- _TASKS TO CARRY OUT_
A) According to the text on movie studios, what do studios exist to do?
B) Continue the text on movie studios and actors from its last sentence.

- _EXTRACT_
====
In summary: we don’t get to act that much and, when we do, we most definitely have no issues whatsoever with fitting our remunerations into our hungry wallets. There’s plenty of room.

Movie studios do not, in actuality, exist to make movies. They exist to make profit for their owners and any shareholders. Films generally do not make much money — even blockbuster Summer event movies — because the business structure around movie making siphons profits away to partners (those legions of logos at the start of every film) and funnels expense and debt into the film project.

This is why various Hollywood studios have been sued multiple times for withholding royalties and due payments: when the time comes to share the spoils… on paper the film made next to no money, whilst its partners and producers added millions to their bank accounts.

Not only does this affect actors, since we are sometimes lucky enough to get residuals from films we appear in, but it also changes the way studios think about everything they produce.

The studio does not exist to make films: they exist to make profit.

“I have enough to silence that abuse victim and get sausages for tea!”

With periodic exceptions, this means the studios will look to bankable stars: persons who will draw a crowd by themselves. They will also look to leverage online personalities: influencers, YouTubers, gamers and so on.

What room then for the up-and-coming actor looking for their next role? Even cartoons, once the province of professional voiceover artists, are now swamped with A-Listers and influencers. Regardless of whether their talents lend themselves to cartoon voice work, these big names and pre-built audiences betray the real purpose — to make lots of money; artistic merit or entertainment value be damned.
====
(Collected data entries)

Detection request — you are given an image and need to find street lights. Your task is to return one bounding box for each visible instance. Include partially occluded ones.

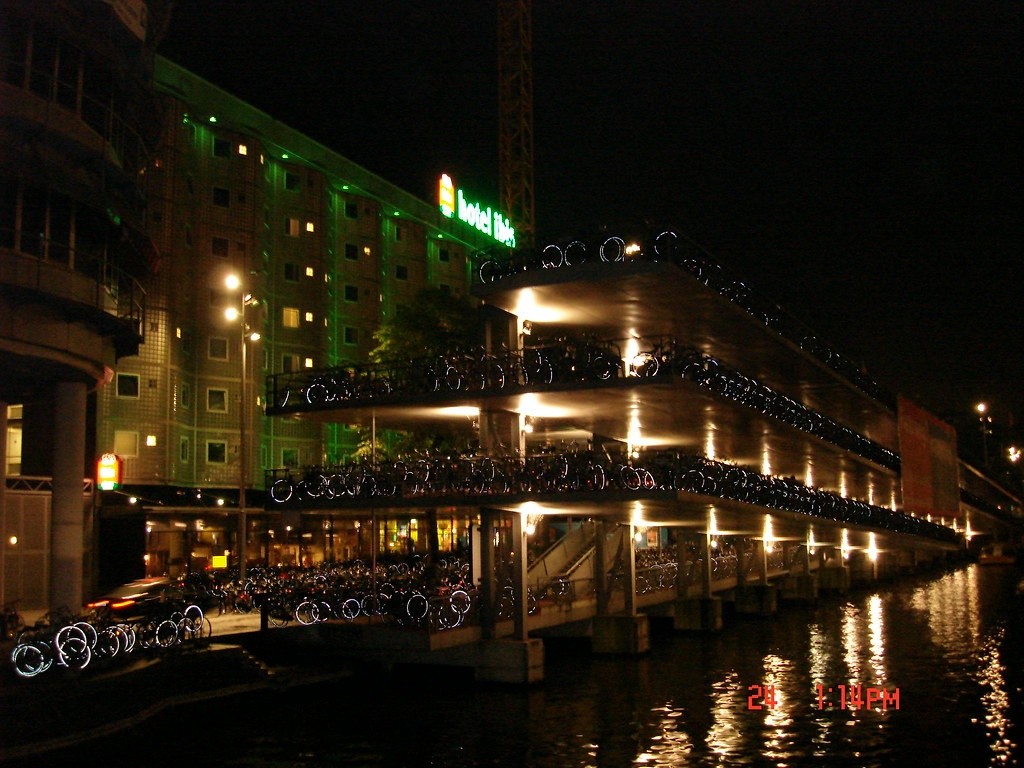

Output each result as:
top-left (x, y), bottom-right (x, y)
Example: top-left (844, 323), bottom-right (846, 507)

top-left (218, 266), bottom-right (261, 577)
top-left (976, 402), bottom-right (992, 472)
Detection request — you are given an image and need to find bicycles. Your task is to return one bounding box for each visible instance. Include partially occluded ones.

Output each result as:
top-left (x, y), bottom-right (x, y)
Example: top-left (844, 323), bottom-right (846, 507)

top-left (0, 594), bottom-right (212, 677)
top-left (639, 449), bottom-right (827, 517)
top-left (829, 493), bottom-right (958, 542)
top-left (164, 563), bottom-right (364, 625)
top-left (475, 220), bottom-right (676, 281)
top-left (614, 536), bottom-right (813, 591)
top-left (820, 415), bottom-right (901, 472)
top-left (959, 486), bottom-right (1010, 520)
top-left (358, 551), bottom-right (568, 630)
top-left (682, 348), bottom-right (817, 435)
top-left (680, 247), bottom-right (789, 333)
top-left (265, 337), bottom-right (669, 403)
top-left (796, 329), bottom-right (894, 407)
top-left (269, 441), bottom-right (639, 504)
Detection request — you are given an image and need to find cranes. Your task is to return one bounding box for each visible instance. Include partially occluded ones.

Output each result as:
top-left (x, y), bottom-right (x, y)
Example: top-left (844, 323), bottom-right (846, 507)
====
- _TASK-BY-TASK RESULTS_
A) They exist to make profit for their owners and any shareholders.

B)
This is the Third Point I will ask you to remember: it’s hard for unknowns to get the bigger roles because bigger roles go to those who are already well-known.

Much has been said about how AI is going to affect the Arts. AI can produce passable digital artwork; it can edit and rewrite copy; it can reproduce voice prints and it can reproduce actor likenesses. Whether it has any artistic merit — the question of “whether or whither an unfeeling machine can produce art?” is a philosophical quandary beyond my ken — or how it stacks up against real artists is sadly a rhetorical one.

Studios exist to make money. The question is not one of “can this machine produce a performance that will move or affect the audience?”, but rather “can this machine do well enough to let us sack the actor and reduce our expenses?”

“TO BLEEP OR NOT TO BLEEP.” It said. Then it added something racist and caught fire. Because it was built by Elon Musk (noted fuckboy and serious contender for South Africa’s highly competitive “Honky with the Worst Personality” award).

For example, I have heard all of the major players’ attempts at AI audiobook narrators. They are all varying degrees of fine. They sound like a person with a nice voice reading text from a page, and they add some inflexion around tone where appropriate. They do an adequate job.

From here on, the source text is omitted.